━━ Entries supplied

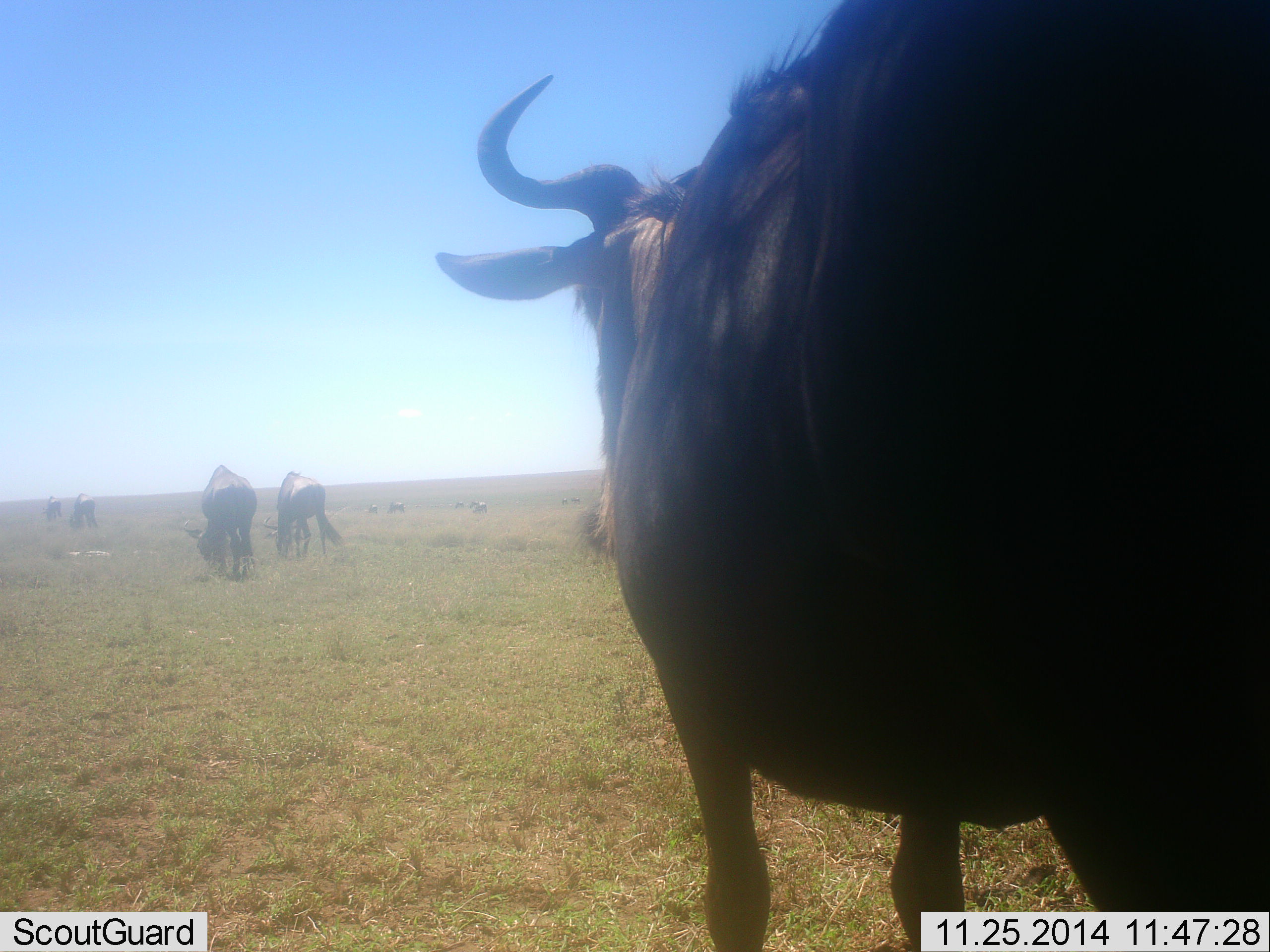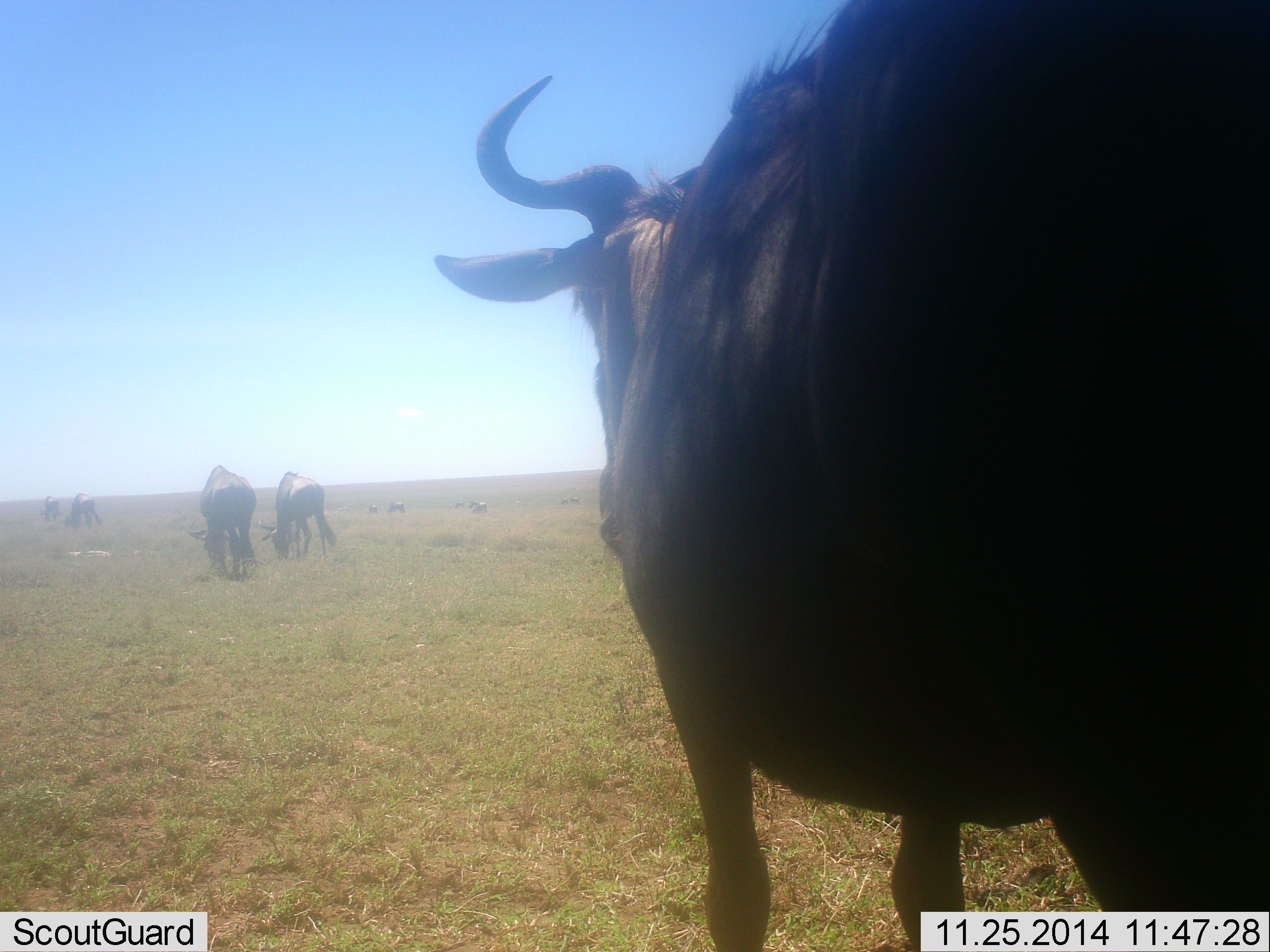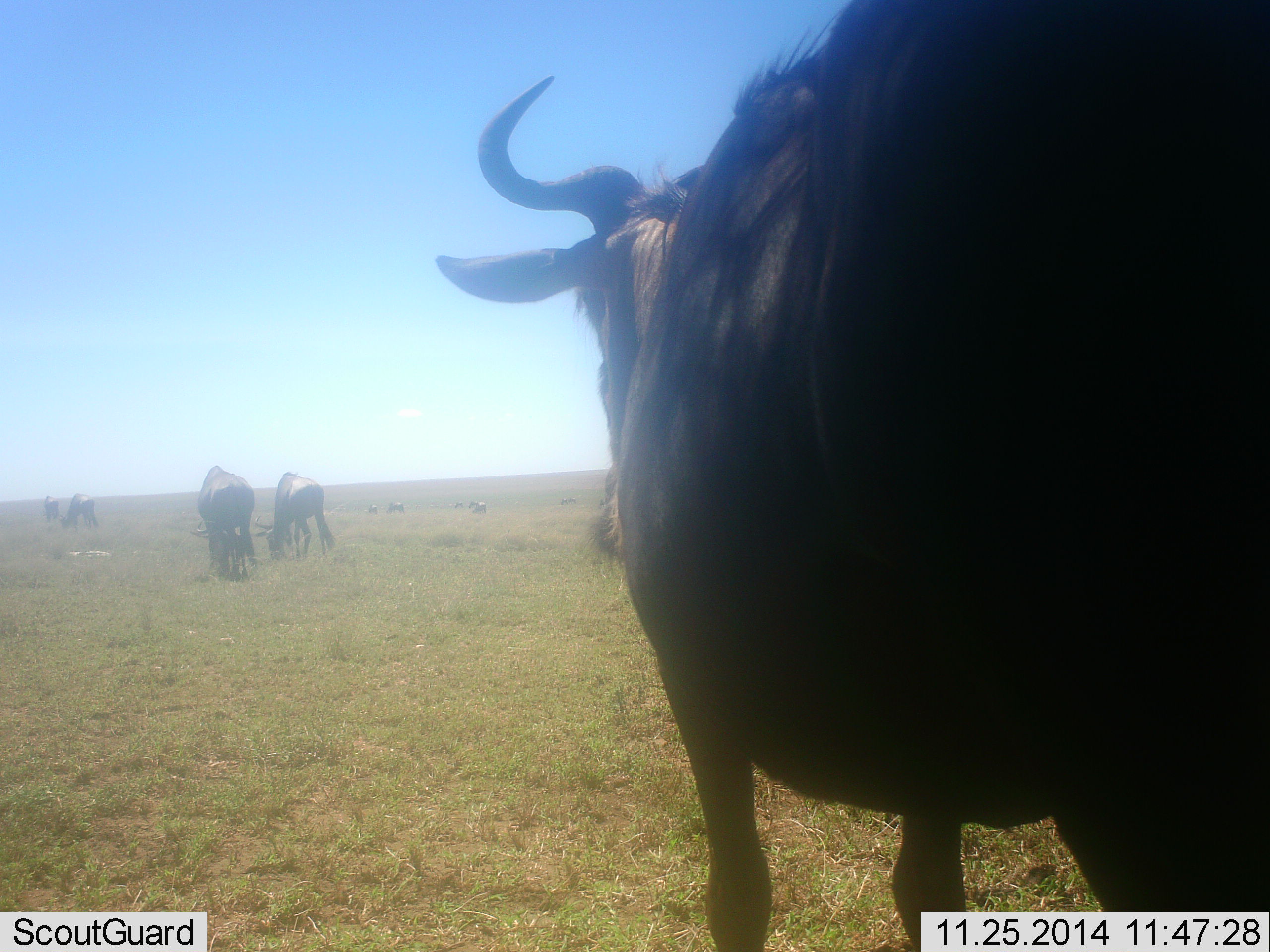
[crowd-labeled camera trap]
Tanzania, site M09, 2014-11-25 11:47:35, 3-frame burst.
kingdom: Animalia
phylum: Chordata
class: Mammalia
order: Artiodactyla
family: Bovidae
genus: Connochaetes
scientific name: Connochaetes taurinus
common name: blue wildebeest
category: wildebeest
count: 5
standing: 50%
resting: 10%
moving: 30%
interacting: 0%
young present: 0%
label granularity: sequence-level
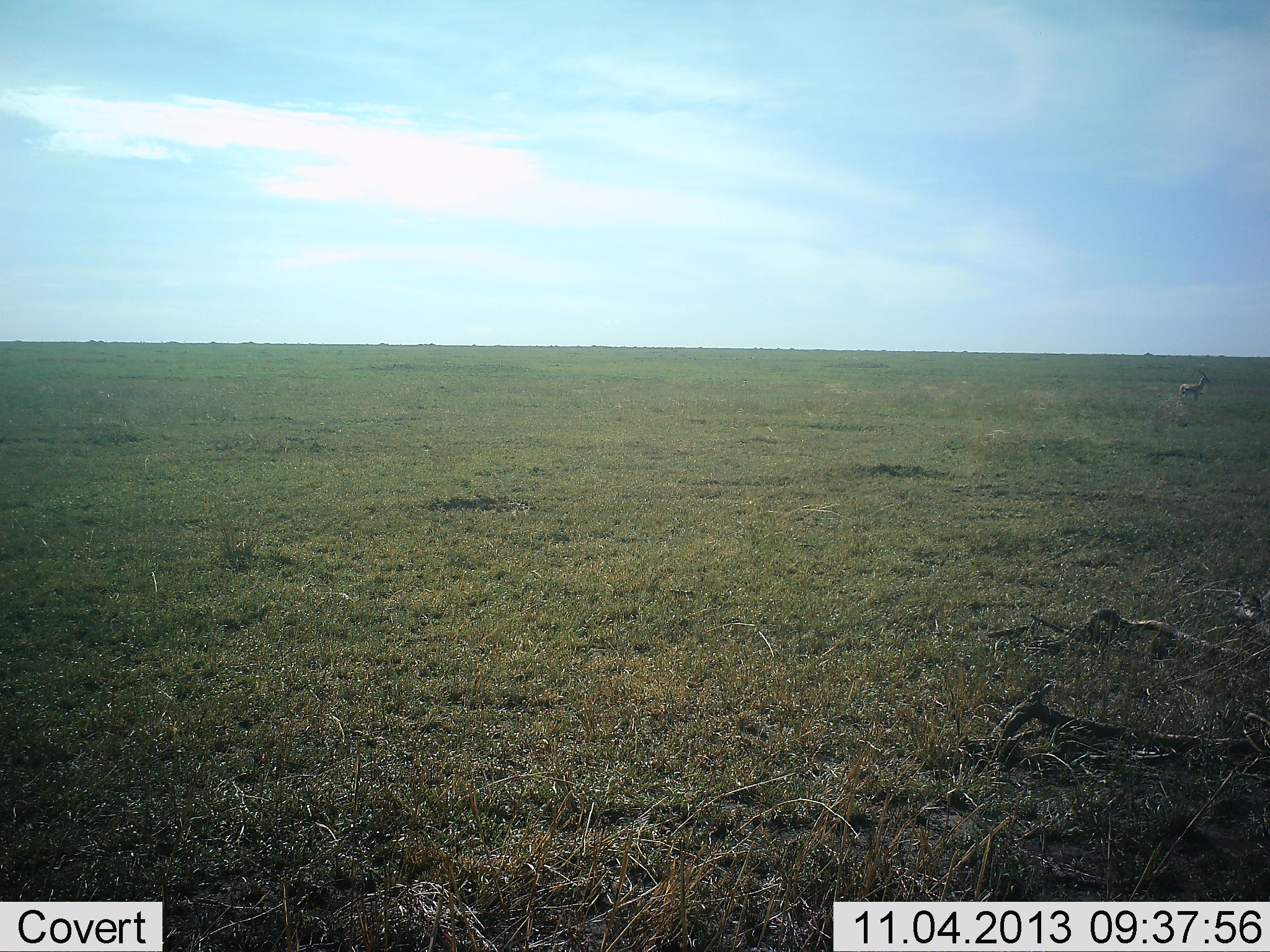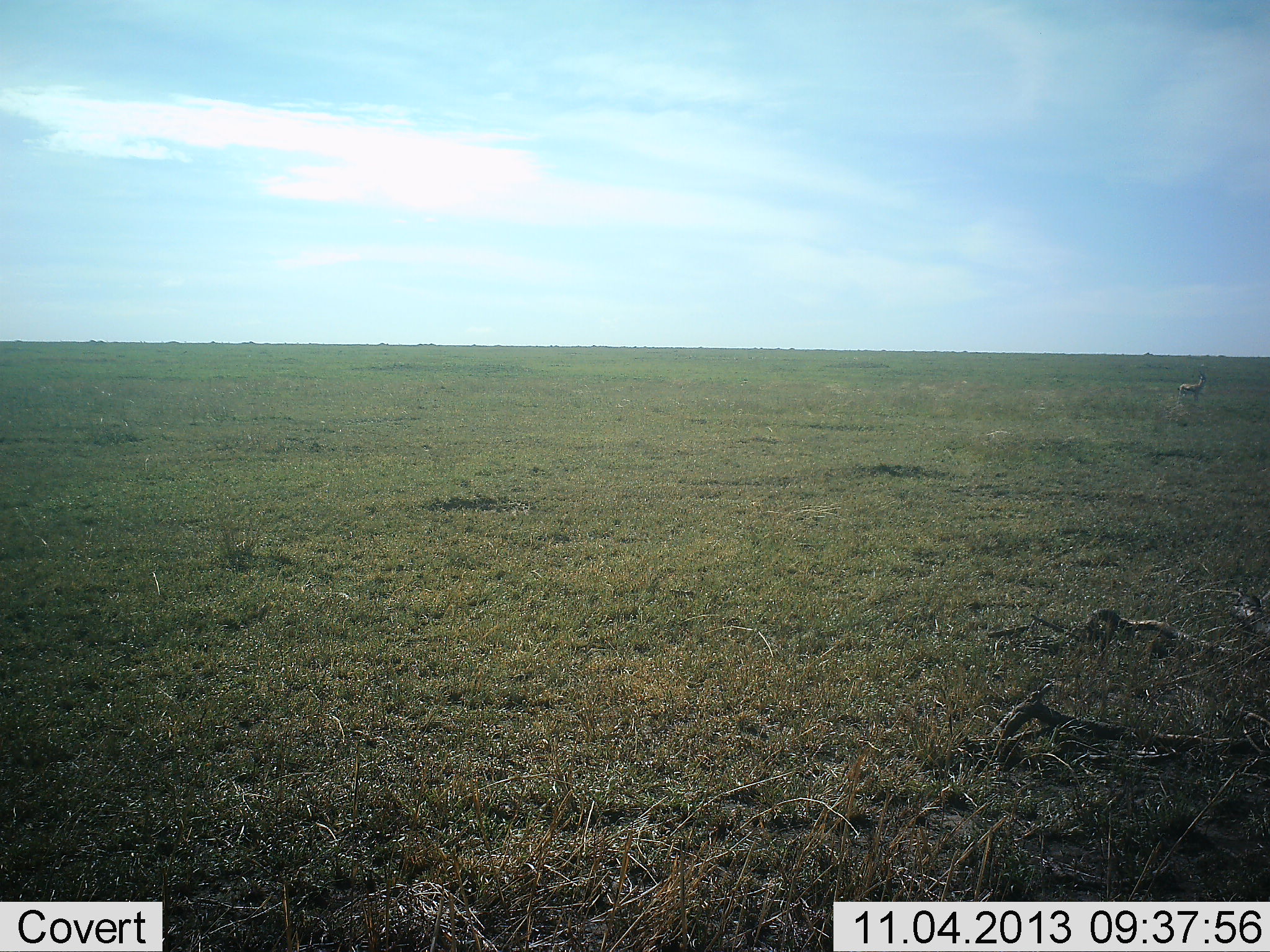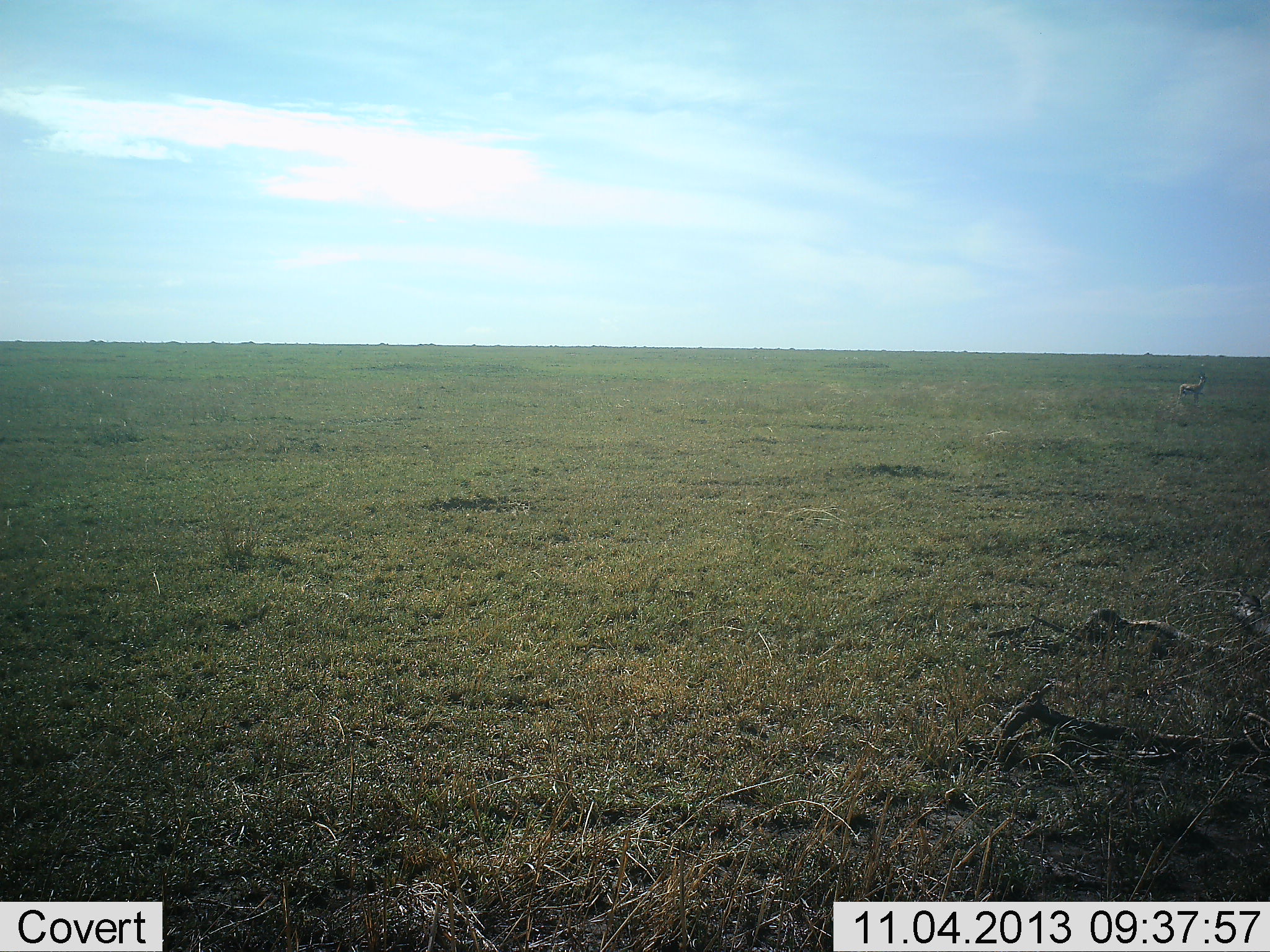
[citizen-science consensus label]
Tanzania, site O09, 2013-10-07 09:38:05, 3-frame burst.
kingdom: Animalia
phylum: Chordata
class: Mammalia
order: Artiodactyla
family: Bovidae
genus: Eudorcas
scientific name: Eudorcas thomsonii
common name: thomson's gazelle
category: gazellethomsons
Gazellethomsons (thomson's gazelle) (Eudorcas thomsonii), count 1. Behavior (volunteer vote fractions): standing 100%, resting 0%, moving 0%, interacting 0%. Young present (vote fraction): 0%. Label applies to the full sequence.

━━━━

**Problem requirements:**
Return the full listing above exactly as written, and omit the pictures.

**Written solution:**
[crowd-labeled camera trap]
Tanzania, site M09, 2014-11-25 11:47:35, 3-frame burst.
kingdom: Animalia
phylum: Chordata
class: Mammalia
order: Artiodactyla
family: Bovidae
genus: Connochaetes
scientific name: Connochaetes taurinus
common name: blue wildebeest
category: wildebeest
count: 5
standing: 50%
resting: 10%
moving: 30%
interacting: 0%
young present: 0%
label granularity: sequence-level
[citizen-science consensus label]
Tanzania, site O09, 2013-10-07 09:38:05, 3-frame burst.
kingdom: Animalia
phylum: Chordata
class: Mammalia
order: Artiodactyla
family: Bovidae
genus: Eudorcas
scientific name: Eudorcas thomsonii
common name: thomson's gazelle
category: gazellethomsons
Gazellethomsons (thomson's gazelle) (Eudorcas thomsonii), count 1. Behavior (volunteer vote fractions): standing 100%, resting 0%, moving 0%, interacting 0%. Young present (vote fraction): 0%. Label applies to the full sequence.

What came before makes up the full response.